Thank you so much! We’re glad to help you and your friends enjoy your food more. Thanks for the kind words!
erin mills says
We do this in our wood stove, amazing flavor, lamb chops too and you can’t beat the clean up!
Great, now I need to go buy myself some lamb chops! Fantastic idea, and you are right about the cleanup. Happy cooking!
I love steaks seared directly on charcoal but my wife turns her nose up at it.
So I got an 8″ round cast iron replacement grill and placed it directly on the coals. It works great and she’s happy so it’s a win-win.
I’m curious to hear from any of you who have tried this: does the pepper flavor actually make it through to the steak when cooked this way? Do you leave the burned pepper on for serving, or is is brushed off first? My instinct would have been to just salt it the meat, but I’d like to hear the comments of those who have used this method.
I don’t know if I count, having written the post, but I do find the pepper comes through. That isn’t to say that just salt won’t be good.

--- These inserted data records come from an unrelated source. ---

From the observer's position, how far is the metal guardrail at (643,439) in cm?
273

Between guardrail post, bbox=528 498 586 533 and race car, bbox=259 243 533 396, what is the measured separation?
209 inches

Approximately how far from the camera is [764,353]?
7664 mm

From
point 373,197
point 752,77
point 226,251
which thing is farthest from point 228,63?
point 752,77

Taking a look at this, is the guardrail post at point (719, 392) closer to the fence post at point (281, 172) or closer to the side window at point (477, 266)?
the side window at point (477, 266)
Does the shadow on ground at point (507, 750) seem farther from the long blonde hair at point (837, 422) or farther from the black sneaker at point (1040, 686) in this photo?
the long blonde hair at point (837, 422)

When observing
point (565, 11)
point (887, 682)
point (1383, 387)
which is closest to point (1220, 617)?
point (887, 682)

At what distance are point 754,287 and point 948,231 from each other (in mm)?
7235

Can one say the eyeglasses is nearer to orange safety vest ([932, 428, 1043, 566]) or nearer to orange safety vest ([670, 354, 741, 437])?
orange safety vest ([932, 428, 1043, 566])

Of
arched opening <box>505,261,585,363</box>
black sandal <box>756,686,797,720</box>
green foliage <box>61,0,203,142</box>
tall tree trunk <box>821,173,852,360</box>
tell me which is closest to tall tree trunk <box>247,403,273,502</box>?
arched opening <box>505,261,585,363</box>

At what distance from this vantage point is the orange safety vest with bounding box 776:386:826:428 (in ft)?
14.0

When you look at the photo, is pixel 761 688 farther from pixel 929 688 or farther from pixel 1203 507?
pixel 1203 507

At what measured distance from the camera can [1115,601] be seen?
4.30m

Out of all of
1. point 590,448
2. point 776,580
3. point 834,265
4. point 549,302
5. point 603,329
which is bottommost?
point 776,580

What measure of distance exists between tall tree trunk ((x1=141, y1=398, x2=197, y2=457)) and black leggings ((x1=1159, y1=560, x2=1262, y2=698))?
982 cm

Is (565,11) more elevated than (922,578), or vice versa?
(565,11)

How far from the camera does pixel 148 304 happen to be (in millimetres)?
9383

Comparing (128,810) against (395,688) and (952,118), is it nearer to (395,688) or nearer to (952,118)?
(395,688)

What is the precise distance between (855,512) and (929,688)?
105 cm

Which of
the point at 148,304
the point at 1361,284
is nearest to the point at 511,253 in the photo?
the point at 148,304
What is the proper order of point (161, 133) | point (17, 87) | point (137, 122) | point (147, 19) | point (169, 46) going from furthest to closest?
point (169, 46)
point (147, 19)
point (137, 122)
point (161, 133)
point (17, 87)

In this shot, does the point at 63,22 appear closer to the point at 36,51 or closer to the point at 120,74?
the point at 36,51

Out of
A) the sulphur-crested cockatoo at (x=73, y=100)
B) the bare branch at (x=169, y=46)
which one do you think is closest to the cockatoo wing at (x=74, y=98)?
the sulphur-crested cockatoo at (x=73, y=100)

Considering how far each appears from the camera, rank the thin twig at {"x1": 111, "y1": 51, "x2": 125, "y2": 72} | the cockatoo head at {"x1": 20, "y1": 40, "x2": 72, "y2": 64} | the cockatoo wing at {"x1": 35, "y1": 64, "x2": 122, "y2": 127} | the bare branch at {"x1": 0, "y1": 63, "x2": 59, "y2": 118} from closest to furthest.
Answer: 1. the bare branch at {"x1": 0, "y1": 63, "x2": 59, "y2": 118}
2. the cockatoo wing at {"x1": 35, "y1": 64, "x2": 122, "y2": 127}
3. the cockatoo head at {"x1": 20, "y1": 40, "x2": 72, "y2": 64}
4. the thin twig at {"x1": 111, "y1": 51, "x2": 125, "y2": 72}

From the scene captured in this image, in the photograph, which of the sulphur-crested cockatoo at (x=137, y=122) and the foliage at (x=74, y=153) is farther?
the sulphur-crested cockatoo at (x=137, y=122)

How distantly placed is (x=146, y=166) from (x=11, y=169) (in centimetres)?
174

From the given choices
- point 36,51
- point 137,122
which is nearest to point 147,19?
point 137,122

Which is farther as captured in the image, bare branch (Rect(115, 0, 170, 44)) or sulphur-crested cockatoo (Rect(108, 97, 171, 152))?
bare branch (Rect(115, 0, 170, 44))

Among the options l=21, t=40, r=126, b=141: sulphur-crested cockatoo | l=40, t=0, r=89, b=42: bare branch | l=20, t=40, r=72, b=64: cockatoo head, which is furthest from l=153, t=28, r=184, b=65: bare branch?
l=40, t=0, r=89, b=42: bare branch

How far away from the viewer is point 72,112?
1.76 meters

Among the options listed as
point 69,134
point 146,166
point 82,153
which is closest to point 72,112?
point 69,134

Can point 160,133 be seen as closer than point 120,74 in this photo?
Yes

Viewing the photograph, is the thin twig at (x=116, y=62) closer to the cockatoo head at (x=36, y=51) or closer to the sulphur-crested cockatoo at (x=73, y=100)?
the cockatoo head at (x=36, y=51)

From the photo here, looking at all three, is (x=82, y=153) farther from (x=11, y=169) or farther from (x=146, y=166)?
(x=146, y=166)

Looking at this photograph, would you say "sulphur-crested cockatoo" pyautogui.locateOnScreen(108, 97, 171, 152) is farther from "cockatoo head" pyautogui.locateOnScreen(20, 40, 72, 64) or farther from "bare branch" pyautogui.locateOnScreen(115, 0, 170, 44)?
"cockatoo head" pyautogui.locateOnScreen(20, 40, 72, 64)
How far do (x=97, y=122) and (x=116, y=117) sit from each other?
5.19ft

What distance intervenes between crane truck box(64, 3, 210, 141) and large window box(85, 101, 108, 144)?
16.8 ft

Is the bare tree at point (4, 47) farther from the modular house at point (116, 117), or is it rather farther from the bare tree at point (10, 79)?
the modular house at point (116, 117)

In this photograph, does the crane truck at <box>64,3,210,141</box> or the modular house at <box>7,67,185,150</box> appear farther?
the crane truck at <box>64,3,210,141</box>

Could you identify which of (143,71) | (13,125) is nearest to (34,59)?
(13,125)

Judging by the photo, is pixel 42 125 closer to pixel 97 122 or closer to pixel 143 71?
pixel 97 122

Uughh… arrghh, GOOD Aaawwww!
I’ve been doing this for years, but I like my meat on the rare side. Therefore, I make sure to let the steaks mellow outside of the fridge for at least half an hour before cooking. For 3″-thick steaks, I do 2 minutes on the first side, 2 minutes of the second side, followed by a scant half a minute on each side to finish. Get the meat off the coals to check the temp, and adjust if necessary. Do everything FAST… don’t waist time. The faster your thermometer registers, the more accurate your finished product will be. My new Thermapen ONE is PERFECTLY suited for this kind of cooking. Even the MK4 is a little too slow, as fast as it is. For the peppers, I use Hungarian wax variety for the thick walls. The outside skin will slip right off and leave char marks for flavor. I tried using large Spanish pimentons de Padron, but the walls are a littly too thin unless you can work really fast. They make this technique into a two-person job working from opposite sides of the grill.
This is great! Thanks for the comment and the advice on the peppers!
How did primitive people store meat?
In their stomach. Or they dried it like jerky.